Exercise task:
Please reproduce the records below word for word, beginning with the line that contains "Comparing the brown" and continuing through the end of the records, with both ends included.

** Start of Provided entries **

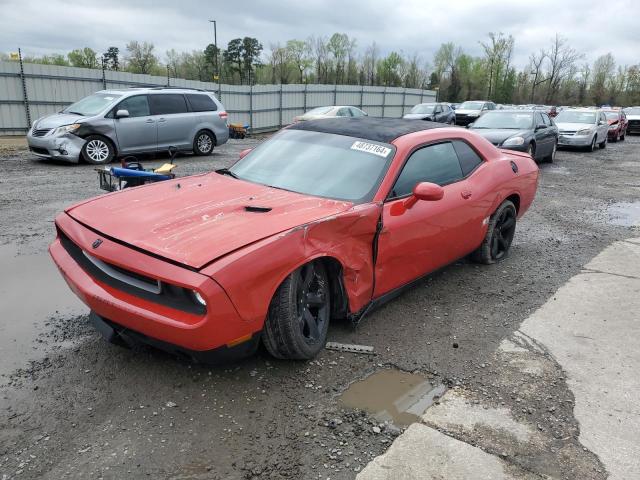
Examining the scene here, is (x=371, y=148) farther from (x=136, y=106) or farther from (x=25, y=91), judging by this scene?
(x=25, y=91)

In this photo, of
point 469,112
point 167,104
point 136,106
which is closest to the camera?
point 136,106

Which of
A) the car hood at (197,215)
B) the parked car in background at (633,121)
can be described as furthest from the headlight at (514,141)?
the parked car in background at (633,121)

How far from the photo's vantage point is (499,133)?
12.3 m

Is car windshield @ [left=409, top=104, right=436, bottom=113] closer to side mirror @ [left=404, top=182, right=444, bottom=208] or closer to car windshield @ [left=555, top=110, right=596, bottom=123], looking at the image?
car windshield @ [left=555, top=110, right=596, bottom=123]

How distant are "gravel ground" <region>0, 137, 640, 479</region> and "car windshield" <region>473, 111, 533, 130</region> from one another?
361 inches

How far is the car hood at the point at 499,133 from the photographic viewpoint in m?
12.0

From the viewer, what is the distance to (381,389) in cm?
307

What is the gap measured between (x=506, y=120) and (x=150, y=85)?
1367cm

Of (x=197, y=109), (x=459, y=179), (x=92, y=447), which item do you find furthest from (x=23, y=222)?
(x=197, y=109)

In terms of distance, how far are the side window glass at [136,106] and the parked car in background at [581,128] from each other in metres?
13.7

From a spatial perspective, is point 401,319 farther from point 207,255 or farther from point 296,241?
point 207,255

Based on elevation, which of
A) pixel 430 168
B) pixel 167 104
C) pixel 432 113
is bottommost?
pixel 432 113

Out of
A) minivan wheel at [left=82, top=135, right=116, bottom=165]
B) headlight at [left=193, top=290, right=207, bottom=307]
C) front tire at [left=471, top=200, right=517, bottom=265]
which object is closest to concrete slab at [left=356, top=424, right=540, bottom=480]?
headlight at [left=193, top=290, right=207, bottom=307]

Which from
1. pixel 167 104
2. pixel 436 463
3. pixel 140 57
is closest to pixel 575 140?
pixel 167 104
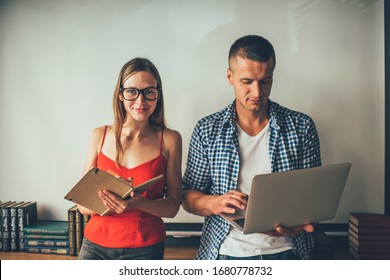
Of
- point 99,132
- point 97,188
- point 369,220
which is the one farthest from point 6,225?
point 369,220

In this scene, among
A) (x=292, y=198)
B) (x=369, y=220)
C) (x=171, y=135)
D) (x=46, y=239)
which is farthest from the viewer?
(x=46, y=239)

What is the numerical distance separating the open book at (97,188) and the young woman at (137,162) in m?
0.08

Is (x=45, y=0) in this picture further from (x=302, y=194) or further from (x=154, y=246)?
(x=302, y=194)

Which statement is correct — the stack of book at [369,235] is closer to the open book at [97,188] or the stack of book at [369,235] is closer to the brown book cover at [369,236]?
the brown book cover at [369,236]

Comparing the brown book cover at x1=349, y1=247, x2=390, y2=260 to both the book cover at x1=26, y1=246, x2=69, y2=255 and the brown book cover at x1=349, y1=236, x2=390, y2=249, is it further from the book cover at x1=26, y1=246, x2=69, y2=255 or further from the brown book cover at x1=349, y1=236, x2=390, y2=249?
the book cover at x1=26, y1=246, x2=69, y2=255

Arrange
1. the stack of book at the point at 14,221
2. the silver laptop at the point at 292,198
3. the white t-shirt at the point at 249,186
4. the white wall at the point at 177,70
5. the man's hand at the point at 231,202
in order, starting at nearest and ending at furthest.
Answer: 1. the silver laptop at the point at 292,198
2. the man's hand at the point at 231,202
3. the white t-shirt at the point at 249,186
4. the white wall at the point at 177,70
5. the stack of book at the point at 14,221

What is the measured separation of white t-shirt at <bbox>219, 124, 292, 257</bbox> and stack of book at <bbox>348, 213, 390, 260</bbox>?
353mm

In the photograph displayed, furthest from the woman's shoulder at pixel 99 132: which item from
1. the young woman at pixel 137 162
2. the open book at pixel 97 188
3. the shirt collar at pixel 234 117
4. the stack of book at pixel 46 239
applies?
the stack of book at pixel 46 239

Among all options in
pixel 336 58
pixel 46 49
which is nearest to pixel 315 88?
pixel 336 58

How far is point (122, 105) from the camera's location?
1.24 meters

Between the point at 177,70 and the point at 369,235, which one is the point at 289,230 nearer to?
the point at 369,235

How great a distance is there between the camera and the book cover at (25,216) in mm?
1442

** End of Provided entries **

The response:
Comparing the brown book cover at x1=349, y1=247, x2=390, y2=260 to both the book cover at x1=26, y1=246, x2=69, y2=255 and the brown book cover at x1=349, y1=236, x2=390, y2=249, is it further from the book cover at x1=26, y1=246, x2=69, y2=255 or further from the brown book cover at x1=349, y1=236, x2=390, y2=249?
the book cover at x1=26, y1=246, x2=69, y2=255

Arrange
1. the stack of book at the point at 14,221
2. the silver laptop at the point at 292,198
3. the white t-shirt at the point at 249,186
4. the white wall at the point at 177,70
5. the man's hand at the point at 231,202
in order, starting at nearest and ending at furthest.
Answer: 1. the silver laptop at the point at 292,198
2. the man's hand at the point at 231,202
3. the white t-shirt at the point at 249,186
4. the white wall at the point at 177,70
5. the stack of book at the point at 14,221

What is the measured separation of white t-shirt at <bbox>219, 124, 292, 257</bbox> and stack of book at <bbox>348, 213, 390, 260</bbox>?
353mm

In the photograph displayed, furthest from the woman's shoulder at pixel 99 132: which item from
1. the young woman at pixel 137 162
2. the open book at pixel 97 188
3. the shirt collar at pixel 234 117
4. the stack of book at pixel 46 239
applies?
the stack of book at pixel 46 239

Among all options in
pixel 336 58
pixel 46 49
which is nearest to pixel 315 88?
pixel 336 58

How far is point (122, 105) from the camera's location?
1.24 meters

Between the point at 177,70 and the point at 369,235, which one is the point at 289,230 nearer to?
the point at 369,235

How great a distance is there between the camera and the book cover at (25,216) in mm?
1442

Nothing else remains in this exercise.